Take the lines below between the one holding "Removing all commonsense knowledge degrades" and the one holding "Researchers examined whether", inclusive, and copy them exactly. Add nothing.

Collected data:
——————
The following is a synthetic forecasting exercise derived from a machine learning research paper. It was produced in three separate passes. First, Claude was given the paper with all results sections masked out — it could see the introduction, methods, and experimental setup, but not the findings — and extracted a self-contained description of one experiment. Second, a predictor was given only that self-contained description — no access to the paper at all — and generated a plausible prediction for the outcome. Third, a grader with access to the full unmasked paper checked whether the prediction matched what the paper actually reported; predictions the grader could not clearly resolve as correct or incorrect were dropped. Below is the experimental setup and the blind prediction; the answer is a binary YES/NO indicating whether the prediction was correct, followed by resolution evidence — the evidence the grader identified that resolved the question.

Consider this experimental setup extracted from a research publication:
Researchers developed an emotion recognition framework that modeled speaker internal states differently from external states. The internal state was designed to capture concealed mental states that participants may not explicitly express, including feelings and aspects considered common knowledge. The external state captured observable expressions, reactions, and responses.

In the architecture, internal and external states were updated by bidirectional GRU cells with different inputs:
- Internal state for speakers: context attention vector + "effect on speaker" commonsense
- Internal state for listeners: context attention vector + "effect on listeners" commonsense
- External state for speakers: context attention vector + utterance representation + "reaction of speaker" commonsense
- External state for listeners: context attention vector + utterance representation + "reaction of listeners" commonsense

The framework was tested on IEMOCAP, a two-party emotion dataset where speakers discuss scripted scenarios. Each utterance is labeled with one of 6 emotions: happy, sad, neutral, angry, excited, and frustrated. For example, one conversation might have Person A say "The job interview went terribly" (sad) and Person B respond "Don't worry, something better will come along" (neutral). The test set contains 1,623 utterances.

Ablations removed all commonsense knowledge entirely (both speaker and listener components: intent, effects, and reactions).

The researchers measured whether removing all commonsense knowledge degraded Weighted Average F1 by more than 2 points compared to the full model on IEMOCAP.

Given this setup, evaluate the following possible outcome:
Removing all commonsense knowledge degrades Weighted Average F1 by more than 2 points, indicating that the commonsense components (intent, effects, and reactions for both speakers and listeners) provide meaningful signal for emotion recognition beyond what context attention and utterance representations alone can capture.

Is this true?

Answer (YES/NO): YES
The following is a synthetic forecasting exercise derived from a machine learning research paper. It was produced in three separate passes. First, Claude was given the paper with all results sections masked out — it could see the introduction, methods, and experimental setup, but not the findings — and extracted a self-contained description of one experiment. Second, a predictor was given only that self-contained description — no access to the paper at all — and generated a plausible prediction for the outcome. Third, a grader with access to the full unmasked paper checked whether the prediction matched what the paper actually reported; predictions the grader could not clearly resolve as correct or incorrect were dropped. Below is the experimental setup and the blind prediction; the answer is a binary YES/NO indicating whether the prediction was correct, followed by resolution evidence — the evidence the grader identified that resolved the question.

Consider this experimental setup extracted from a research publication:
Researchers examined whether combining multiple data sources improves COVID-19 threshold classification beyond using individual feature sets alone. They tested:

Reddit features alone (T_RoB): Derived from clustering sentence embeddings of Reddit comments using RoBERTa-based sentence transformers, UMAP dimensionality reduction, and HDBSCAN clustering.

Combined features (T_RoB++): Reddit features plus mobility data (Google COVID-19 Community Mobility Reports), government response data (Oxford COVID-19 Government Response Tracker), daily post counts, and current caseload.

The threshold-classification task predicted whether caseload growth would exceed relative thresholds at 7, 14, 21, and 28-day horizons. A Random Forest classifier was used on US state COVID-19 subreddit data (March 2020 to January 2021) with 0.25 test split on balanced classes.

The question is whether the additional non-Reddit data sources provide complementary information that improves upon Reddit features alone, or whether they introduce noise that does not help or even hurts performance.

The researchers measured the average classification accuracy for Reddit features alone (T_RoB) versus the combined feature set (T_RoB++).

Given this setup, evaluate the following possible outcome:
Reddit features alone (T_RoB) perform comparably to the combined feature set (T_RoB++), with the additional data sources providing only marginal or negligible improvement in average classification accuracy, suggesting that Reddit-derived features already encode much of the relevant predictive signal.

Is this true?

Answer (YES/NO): NO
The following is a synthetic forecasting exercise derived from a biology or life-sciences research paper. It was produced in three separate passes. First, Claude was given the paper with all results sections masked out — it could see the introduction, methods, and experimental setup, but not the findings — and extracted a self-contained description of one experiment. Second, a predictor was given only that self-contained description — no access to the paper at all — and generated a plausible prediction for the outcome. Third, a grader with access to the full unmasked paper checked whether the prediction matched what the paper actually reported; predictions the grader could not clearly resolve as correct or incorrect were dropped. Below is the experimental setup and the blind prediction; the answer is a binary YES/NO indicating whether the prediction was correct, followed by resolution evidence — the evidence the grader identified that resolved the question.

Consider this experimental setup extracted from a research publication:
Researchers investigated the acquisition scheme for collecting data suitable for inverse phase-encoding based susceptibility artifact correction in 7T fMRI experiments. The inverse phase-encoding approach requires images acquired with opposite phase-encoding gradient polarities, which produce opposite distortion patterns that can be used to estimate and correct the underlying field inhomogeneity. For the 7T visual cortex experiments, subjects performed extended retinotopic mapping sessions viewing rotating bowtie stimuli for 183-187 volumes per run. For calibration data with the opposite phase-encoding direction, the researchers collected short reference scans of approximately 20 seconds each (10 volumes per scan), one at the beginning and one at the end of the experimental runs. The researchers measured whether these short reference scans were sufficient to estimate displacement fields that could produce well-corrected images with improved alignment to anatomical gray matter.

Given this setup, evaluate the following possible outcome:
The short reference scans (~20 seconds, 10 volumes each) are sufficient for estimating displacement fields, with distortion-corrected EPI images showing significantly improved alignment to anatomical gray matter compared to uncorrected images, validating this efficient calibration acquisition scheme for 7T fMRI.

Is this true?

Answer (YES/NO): YES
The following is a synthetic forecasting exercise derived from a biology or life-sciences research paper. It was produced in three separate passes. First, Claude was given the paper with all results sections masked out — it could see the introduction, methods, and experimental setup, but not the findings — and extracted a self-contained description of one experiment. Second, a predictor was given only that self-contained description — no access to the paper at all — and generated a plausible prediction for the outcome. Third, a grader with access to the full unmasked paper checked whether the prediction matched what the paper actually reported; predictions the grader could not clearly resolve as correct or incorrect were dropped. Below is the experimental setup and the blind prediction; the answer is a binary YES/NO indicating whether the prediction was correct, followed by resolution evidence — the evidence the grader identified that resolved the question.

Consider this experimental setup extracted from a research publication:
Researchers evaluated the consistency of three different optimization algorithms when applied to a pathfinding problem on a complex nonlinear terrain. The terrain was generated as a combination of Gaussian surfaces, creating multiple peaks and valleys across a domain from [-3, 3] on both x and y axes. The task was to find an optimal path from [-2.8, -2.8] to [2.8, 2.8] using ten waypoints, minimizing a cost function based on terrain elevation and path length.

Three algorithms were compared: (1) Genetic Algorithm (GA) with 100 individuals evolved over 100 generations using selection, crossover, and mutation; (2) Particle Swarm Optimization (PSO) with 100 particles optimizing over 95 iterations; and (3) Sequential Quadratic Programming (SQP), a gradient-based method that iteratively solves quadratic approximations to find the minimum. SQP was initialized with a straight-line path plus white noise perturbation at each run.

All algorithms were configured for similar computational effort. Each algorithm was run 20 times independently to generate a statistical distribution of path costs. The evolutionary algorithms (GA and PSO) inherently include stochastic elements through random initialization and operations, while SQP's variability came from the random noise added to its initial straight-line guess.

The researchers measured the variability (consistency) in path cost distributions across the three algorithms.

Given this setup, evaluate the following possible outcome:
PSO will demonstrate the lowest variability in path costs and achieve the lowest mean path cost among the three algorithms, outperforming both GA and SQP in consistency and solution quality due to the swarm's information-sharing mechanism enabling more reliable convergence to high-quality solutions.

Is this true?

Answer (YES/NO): NO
——————
Solution to this problem:
Removing all commonsense knowledge degrades Weighted Average F1 by more than 2 points, indicating that the commonsense components (intent, effects, and reactions for both speakers and listeners) provide meaningful signal for emotion recognition beyond what context attention and utterance representations alone can capture.

Is this true?

Answer (YES/NO): YES
The following is a synthetic forecasting exercise derived from a machine learning research paper. It was produced in three separate passes. First, Claude was given the paper with all results sections masked out — it could see the introduction, methods, and experimental setup, but not the findings — and extracted a self-contained description of one experiment. Second, a predictor was given only that self-contained description — no access to the paper at all — and generated a plausible prediction for the outcome. Third, a grader with access to the full unmasked paper checked whether the prediction matched what the paper actually reported; predictions the grader could not clearly resolve as correct or incorrect were dropped. Below is the experimental setup and the blind prediction; the answer is a binary YES/NO indicating whether the prediction was correct, followed by resolution evidence — the evidence the grader identified that resolved the question.

Consider this experimental setup extracted from a research publication:
Researchers examined whether combining multiple data sources improves COVID-19 threshold classification beyond using individual feature sets alone. They tested:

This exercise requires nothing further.